WORK INSTRUCTIONS =
1 – Decide whether each statement, (a) through (c), agrees with the article on Todd Akin. Answer yes or no, and quote the exact words of the article that decide it.
(a) Akin won the Republican primary on August 7 by a narrow margin.
(b) The financial support withdrawn from Akin was estimated at $20 million.
(c) Missouri Senator Roy Blunt issued a statement demanding that Akin step down.
2 – Copy all of the records below word for word, and leave the pictures out of your copy.

Republican Congressman Todd Akin continued Wednesday to reject demands that he step down as the party’s candidate for the US Senate seat from Missouri, three days after making himself a national symbol of ignorance and bigotry with his declaration that women who were raped were unlikely to become pregnant or need an abortion.

Defending his opposition to abortion even in the case of rape, Akin told a local television interviewer in St. Louis, “If it’s a legitimate rape, the female body has ways to try to shut that whole thing down.” He added that even if pregnancy resulted from such an assault, “the punishment ought to be of the rapist and not attacking the child.”

Akin won a narrow victory in the Republican primary August 7, defeating two equally reactionary candidates, self-funded millionaire businessman John Hovde and former state treasurer Sarah Steelman. The latter had the backing of former vice-presidential candidate Sarah Palin and much of the Republican Party establishment.

Akin’s remarks Sunday touched off a firestorm of public criticism, much of it from his Republican colleagues. Republican presidential candidate Mitt Romney and his choice for vice president, Wisconsin Congressman Paul Ryan, both urged Akin to withdraw by a Tuesday 5 p.m. deadline, which would have allowed the state Republican Party to name a replacement for the contest with incumbent Democrat Claire McCaskill, who was trailing in the polls against all three potential Republican opponents.

Ryan has been linked to Akin in the House Republican caucus as the co-author of legislation that would redefine rape, creating two categories of the crime, “forcible” (Akin’s “legitimate”) and otherwise.

The Republican National Committee, the Senate Republican Campaign Committee, and the super PAC founded by former Bush White House aide Karl Rove all announced they would withdraw all financial support for Akin, taking an estimated $10 million off the table for the fall campaign.

Missouri Republican Senator Roy Blunt also issued a statement demanding that Akin step down, backed by a quartet of former Republican senators from the state—Christopher Bond, John Danforth, Jim Talent and John Ashcroft, the ultra-conservative Christian fundamentalist who was Bush’s attorney general.

GIVEN INFORMATION =
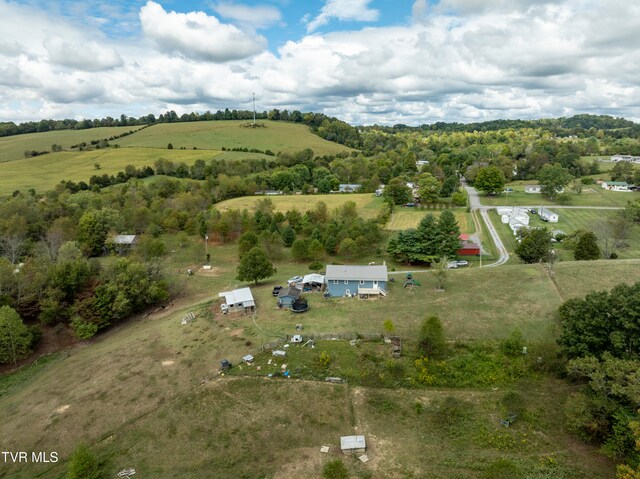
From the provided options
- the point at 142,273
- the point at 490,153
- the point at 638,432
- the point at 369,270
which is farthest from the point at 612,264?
the point at 490,153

ANSWERS PROVIDED =
1 –
(a) Yes: "Akin won a narrow victory in the Republican primary August 7"
(b) No: "taking an estimated $10 million off the table for the fall campaign"
(c) Yes: "Missouri Republican Senator Roy Blunt also issued a statement demanding that Akin step down"

2 –
From the provided options
- the point at 142,273
- the point at 490,153
- the point at 638,432
- the point at 369,270
which is farthest from the point at 612,264?
the point at 490,153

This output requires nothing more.